Fishwife: from tin to table

Preserved seafood is a huge part of Mediterranean food culture, but the US is a different kettle of fish. Becca Millstein and Caroline Goldfarb explain the opportunity they saw for a premium pantry staple.
Fishwife 16x9 hero

During the first shelter-in-place orders of 2020, friends Becca Millstein and Caroline Goldfarb kept asking each other the same tiresome question: ‘What are we going to eat?’ Both busy with work – one a TV comedy writer and the other a community arts manager, based in Los Angeles – they, like many others, were in search of convenient food options that also fit their requirements around good health and sustainability. Enter: tinned fish.

Having spent time in Portugal and Andalucía, they began to question why the boutique conservas (preserved or tinned) culture of sardines and other healthy oily fish wasn't yet a popular part of the US food culture. Tinned fish was and is still, to a large extent, considered to be a ‘last resort’ food. After popping many a tin themselves while brainstorming, the pair set out to try to change this way of thinking.

Fishwife Tinned Seafood Co began with the intention of creating a healthy and convenient premium product while also investing in farms and fishermen that were catching or raising fish in a sustainable way. Fishwife's tuna is hook-and-line caught in the Pacific Northwest. Its trout, sourced from a small sustainable aqua farm in Idaho, is then transferred just a short drive away, along with the tuna, to be smoked and hand-packed at a small, family-owned cannery in Oregon.

‘I think the thing that people don't understand is that, while building a supply chain is really complicated (and it's taken me longer than someone who's worked in the seafood industry before), your partners are experts in what they do,’ Becca says. ‘The people at the trout farm we're working with know how to transport their fish, so I don't have to figure it out.

‘I need to know what recipe I want and what partner I'm connecting them to but, in terms of making it happen, you have partners all along the way that are experts in the field. If you really vet your partners and your contracts with them, they can be unbelievably transformative to your business.’

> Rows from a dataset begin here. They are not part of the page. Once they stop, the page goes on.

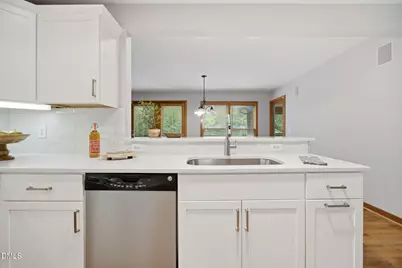 1255 Windy Ridge Road, Chapel Hill, NC 27517 - Photo 16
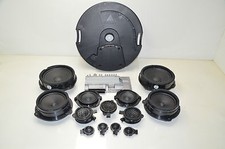  Audi Q2 GA B&O Sound System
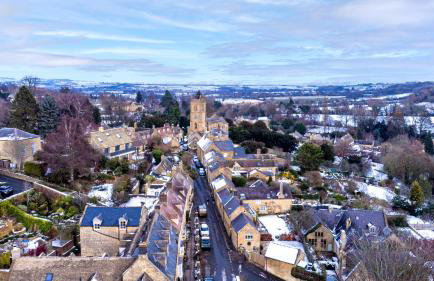 Bankside Cottage - Foto 21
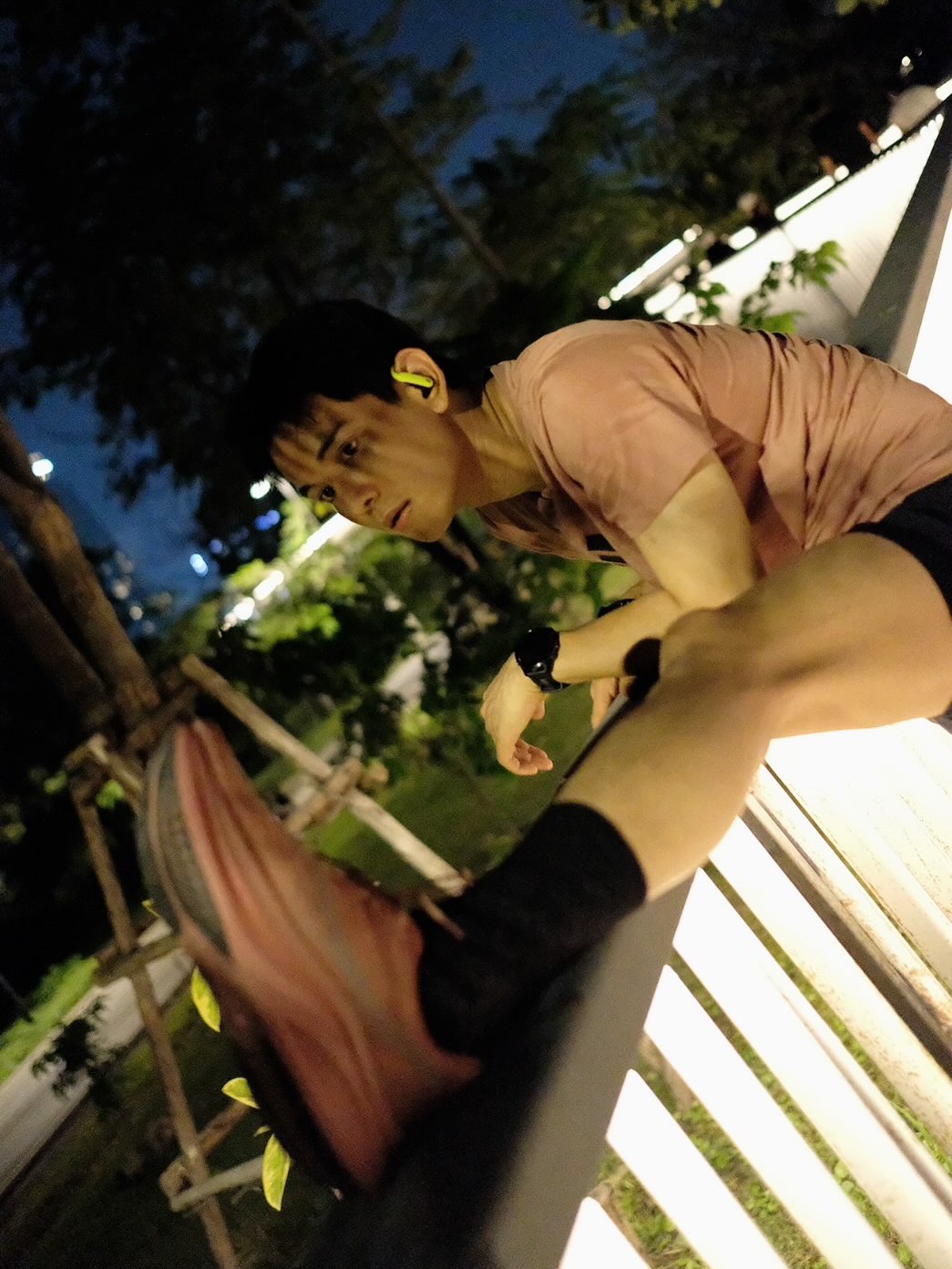 กัน - นภัทร อินทร์ใจเอื้อ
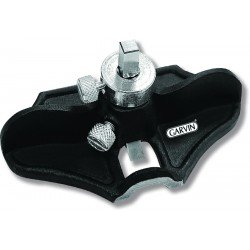 Router Plane Open Throat & Depth Stop With 6mm cutter  - 100mm                                           Router Plane Open Throat & Depth Stop With 6mm cutter  - 100mm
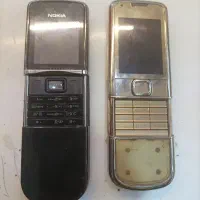نوکیا8800کلاسیک و۸۸۰۰b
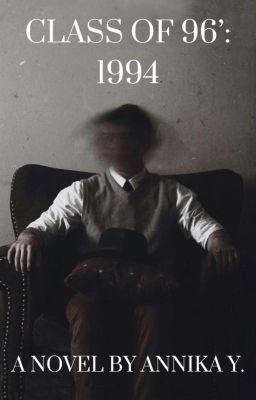 Class Of 96': 1994 (BxB Mystery) cover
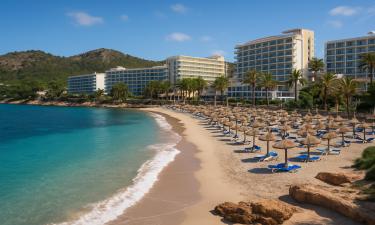 Рай для туристов или ад для местных: конфликт на Майорке грозит взрывом цен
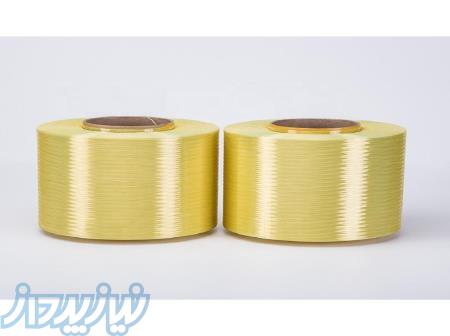 ویژگی نخ ضد سایش یا نخ کولار 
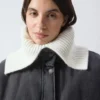 Women's jacket Jazy Reference: JAZ16AH26
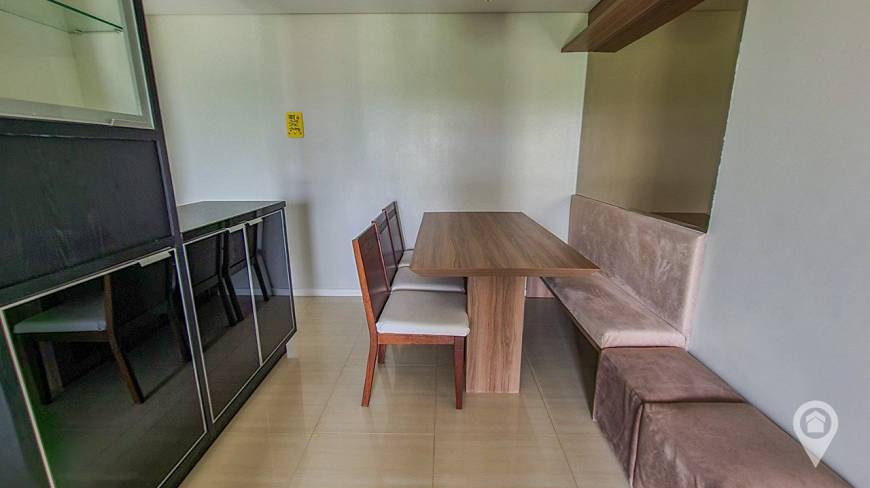 Foto 3 de Apartamento com 3 Quartos para alugar, 71m² em Água Verde, Blumenau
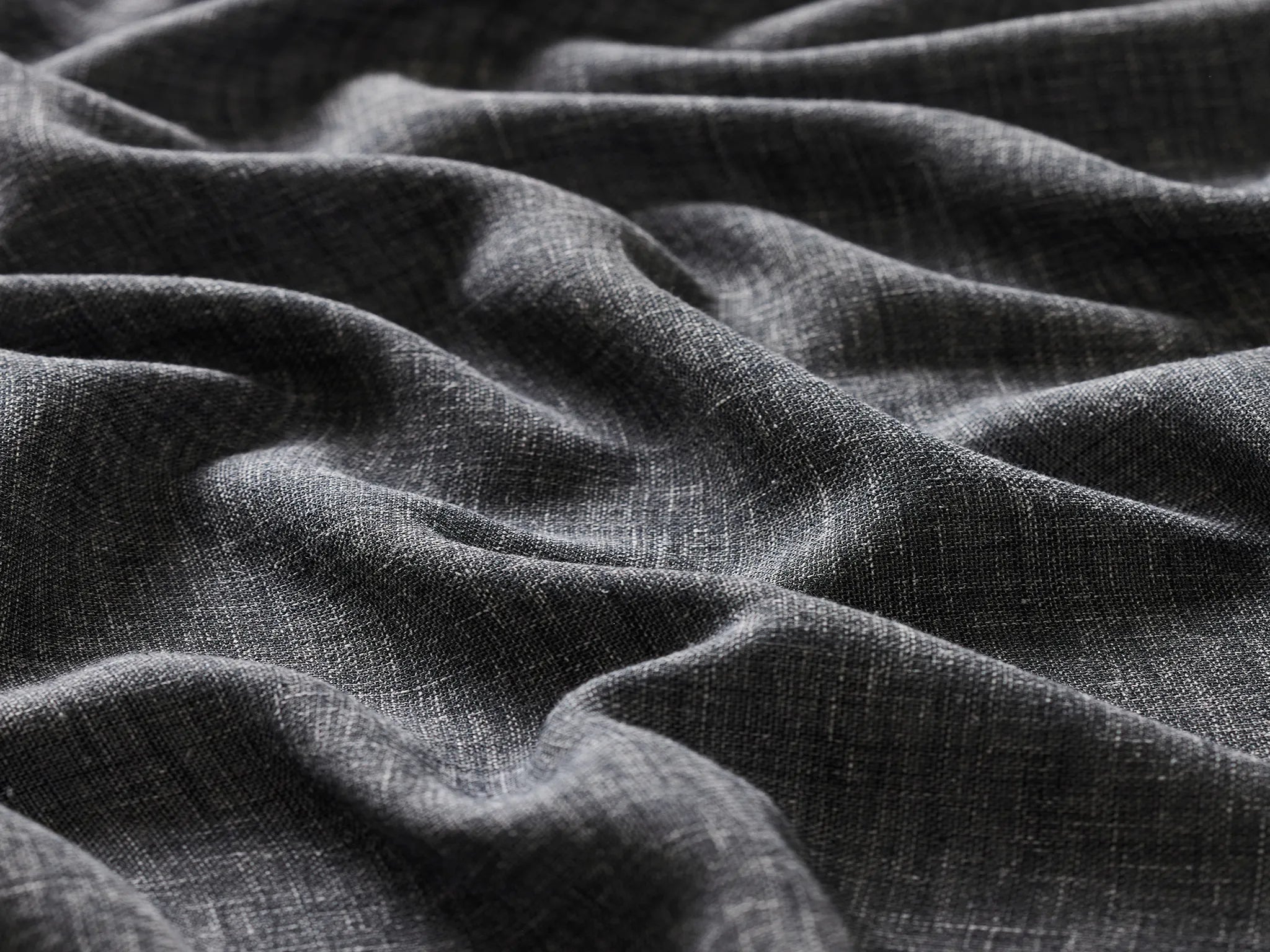 Whisper-Curtain Studio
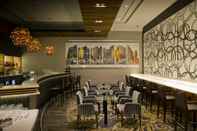 Bar, Kafe, dan Lounge Duxton Hotel Perth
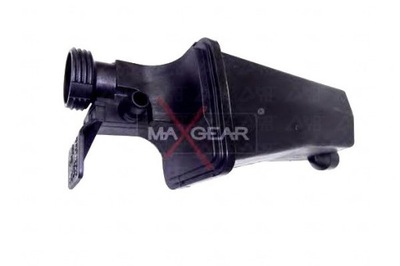 BAKAS IŠLYGINIMO BMW E46 98- 17137787040/MG MAXGEAR 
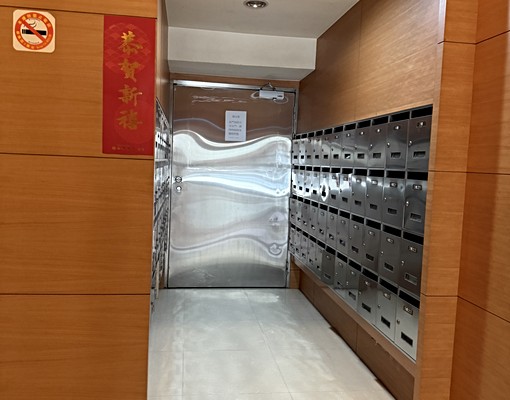 松江南京優質電梯有管理一房(專任約) - Image 11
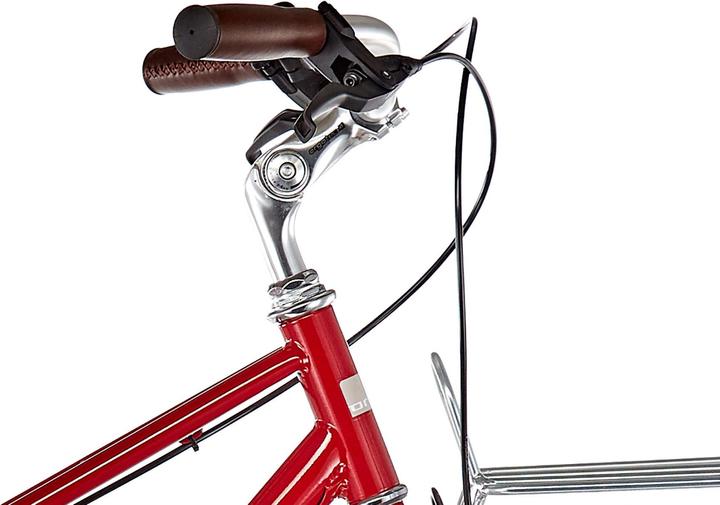 Produktbild Ortler Bricktown Zehus (48.50 cm)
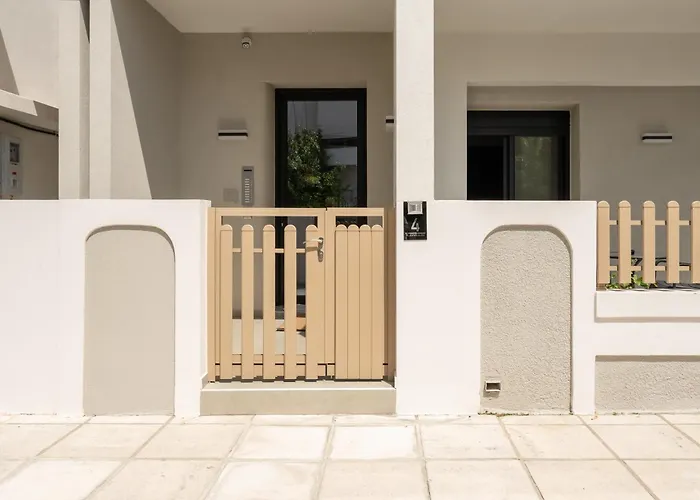 Ameda Luxury 코스 타운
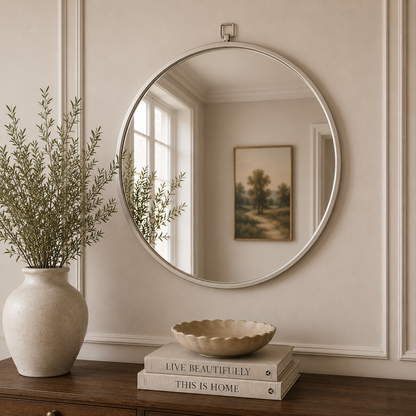 Bennet Wall Mirror - Main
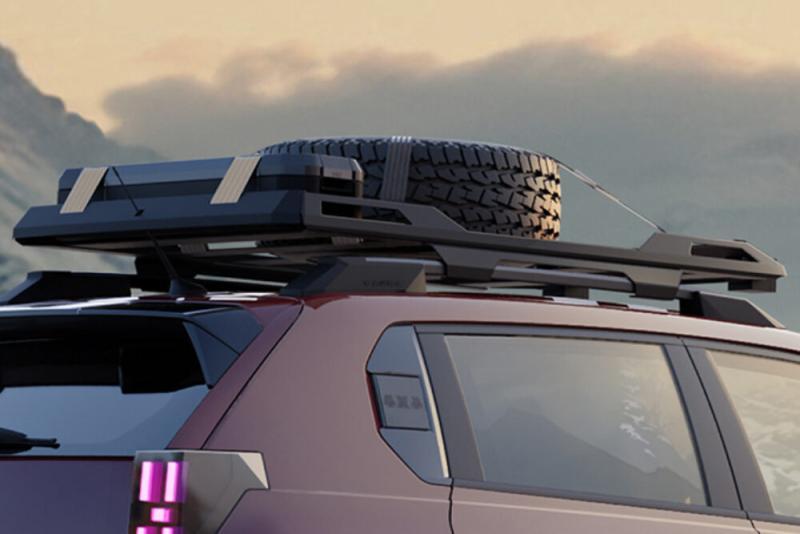 2030 Fiat Grande Panda 4x4 Manifesto Concept 3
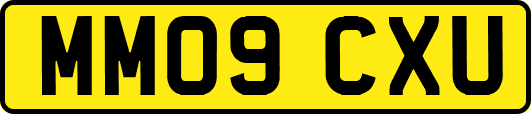 MM09CXU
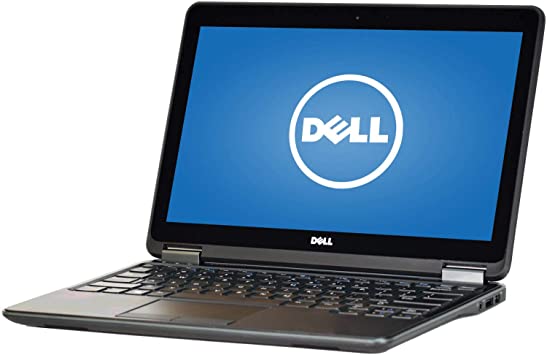 Dell Latitude E7240 UltraBook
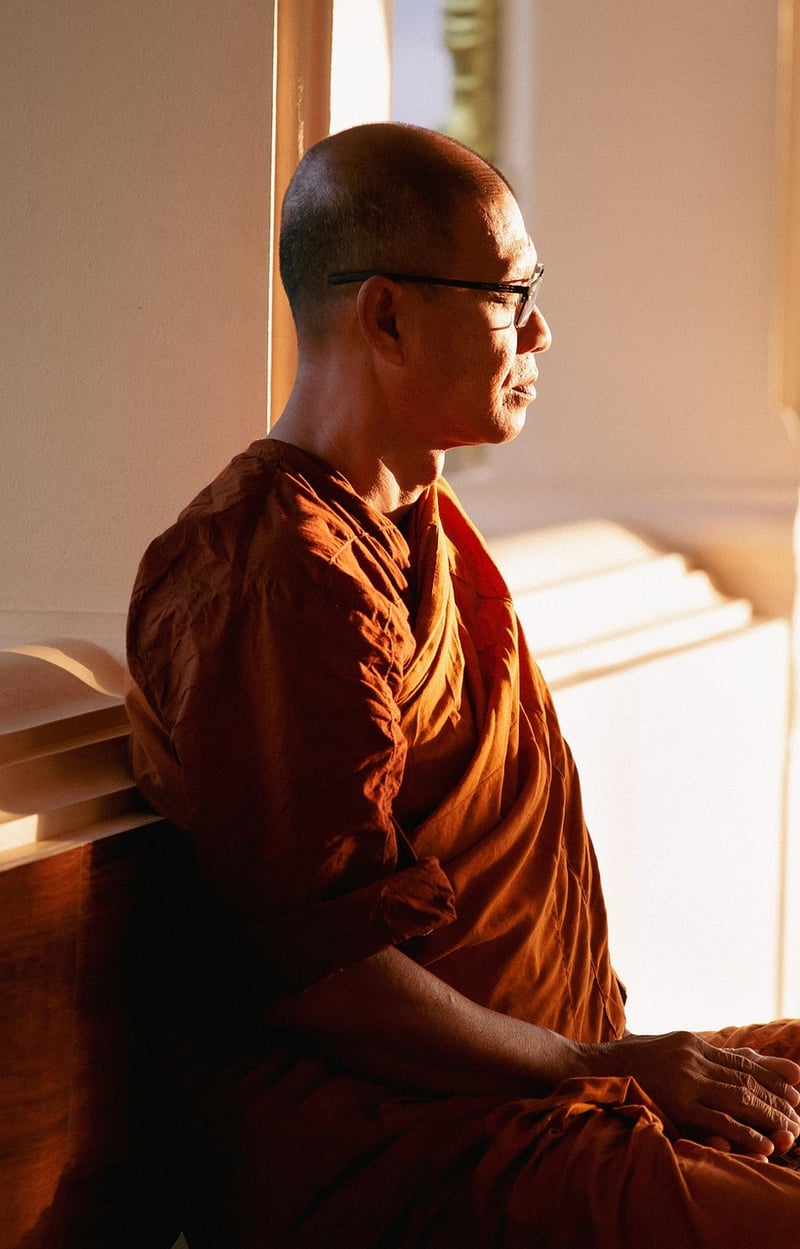Meditation for Mental Well-being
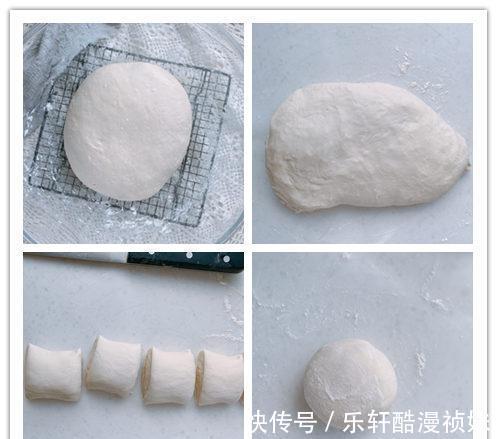 松软|浙江美食梅干菜饼，几十年老配方，馅料咸香，饼皮松软凉了也不硬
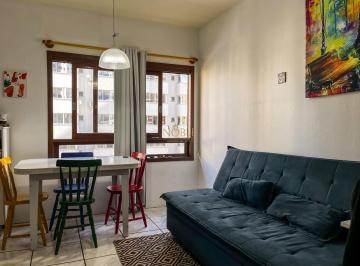 Apartamento · 45m² · 1 Quarto · Apartamento 1 Dormitório no Ilha de Porto Belo – Praia Grande, Torres/RS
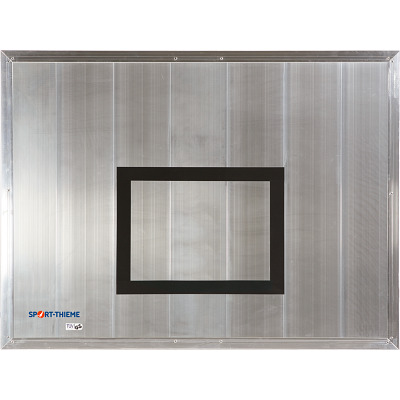 Sport-Thieme Basketball-Zielbrett „Aluminium“
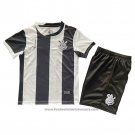 Corinthians Third Shirt Kids 2024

Branding, too, can be a make-or-break component for any company. Fishwife's name – a 16th-century term referring to fishermen's wives who sold the catch at the market – and the brand's relatable, down-to-earth voice come presented in a bright, arty package that buyers and stores would be proud to show off.

‘As someone who's worked with artists my whole life,’ Becca says, ‘if you can work with individual, independent artists and add to their income stream by making them your brand voice – you should do it. It works. There are so many talented people out there. Have your pick and then pay them.’

For other small brands looking to get started, Becca has sage advice eschewing the notion of the ‘self-made man’. While she advises business owners to start out by trying to do everything themselves before bringing in others to help – in order to learn the nuts and bolts – she encourages anyone even thinking of launching their own business to embrace the idea of creating a community-based culture.

‘The first three months we were just talking to anybody that would talk to us,’ she says. ‘I talked to fishermen. I talked to people who had started paint businesses. Anyone either in the entrepreneurial world or in the seafood world. Anyone! Those entrepreneurial skills transfer across industries. Also, being a woman – which they call a minority founder, which is ridiculous – there's truly a culture of paying it forward [with other female business owners]. I've been seriously lucky with the mentors I've had and that guide me and have become dear friends.’